Aim of the task –
Could you copy exactly the lines below, beginning at the line with "Finn Knit Top | White" and stopping after the line with "Walizka Wintage ciemny braz", with no pictures?

Data for this task –
----------

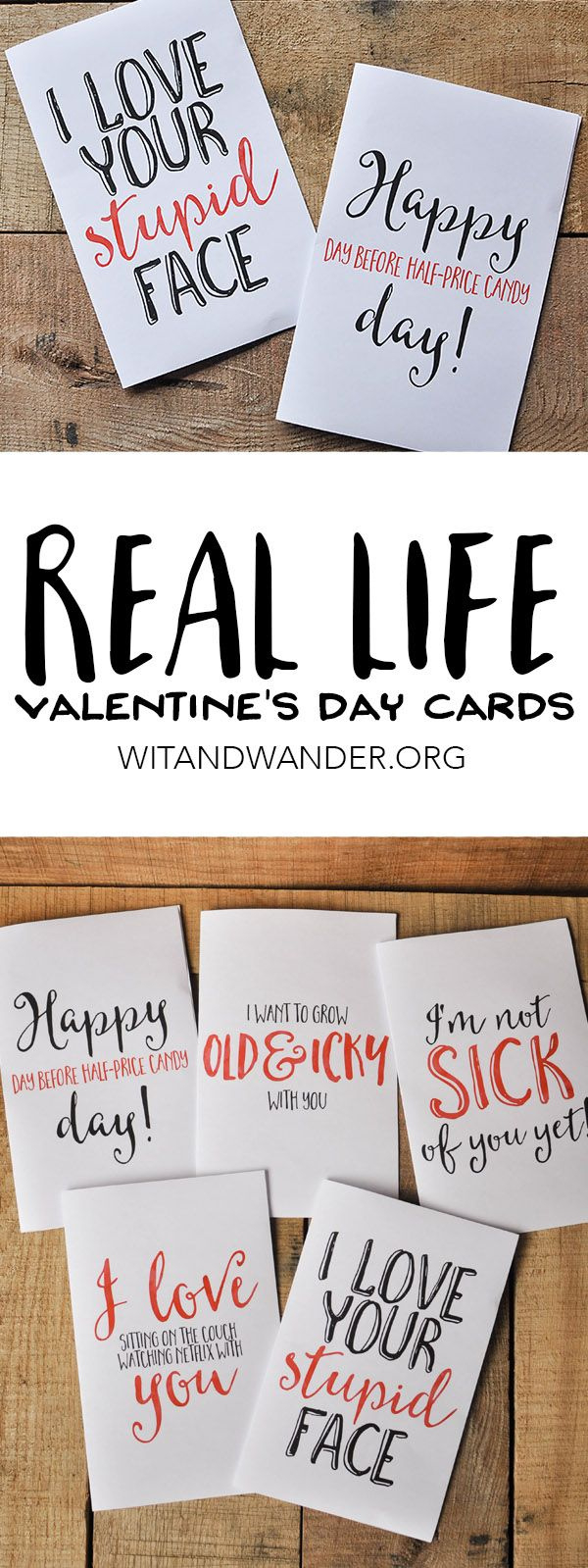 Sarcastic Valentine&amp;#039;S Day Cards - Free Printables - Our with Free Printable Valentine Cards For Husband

----------

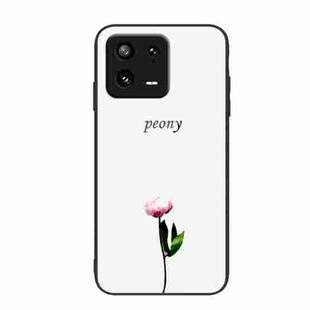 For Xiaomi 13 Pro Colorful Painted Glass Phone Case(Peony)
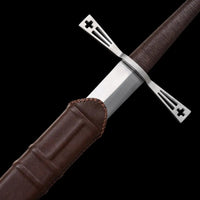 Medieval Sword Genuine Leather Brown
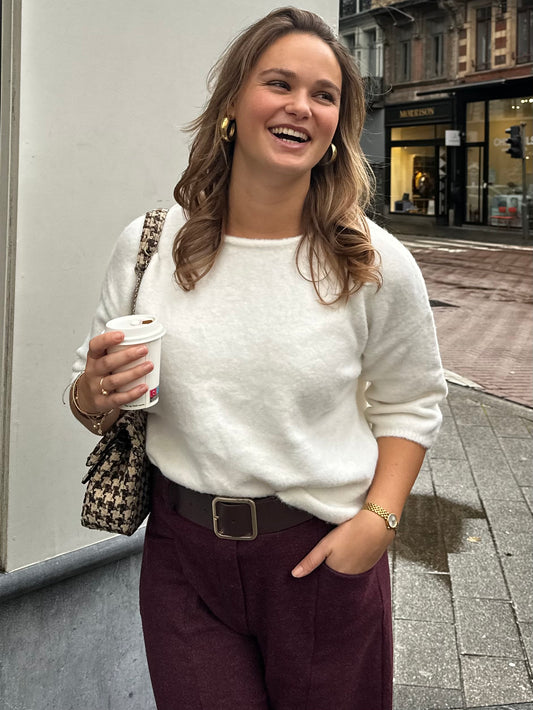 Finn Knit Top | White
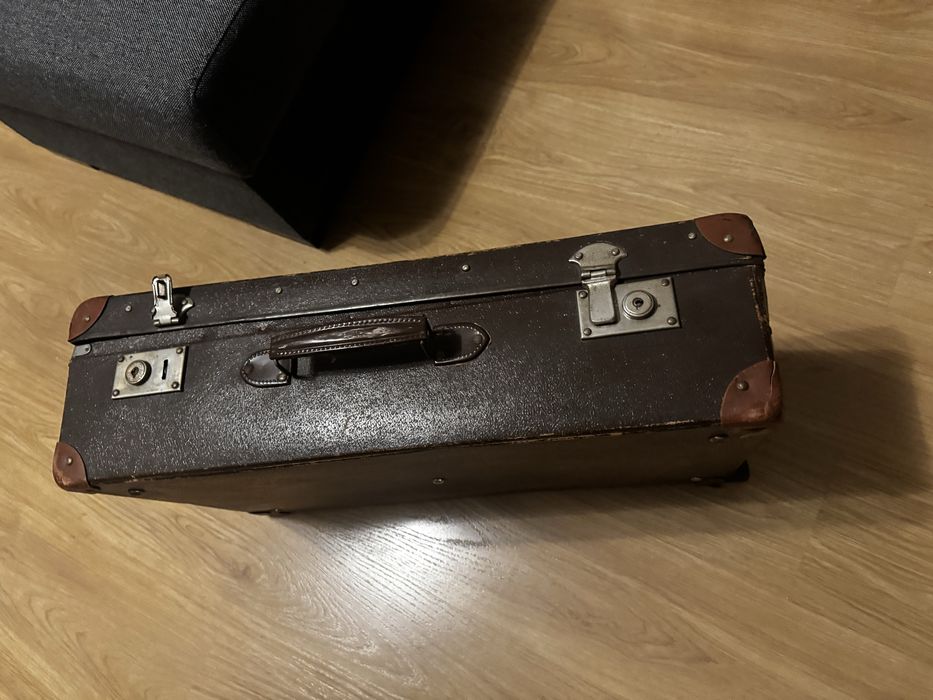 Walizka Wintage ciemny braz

----------

Solution to this exercise –
 Finn Knit Top | White
 Walizka Wintage ciemny braz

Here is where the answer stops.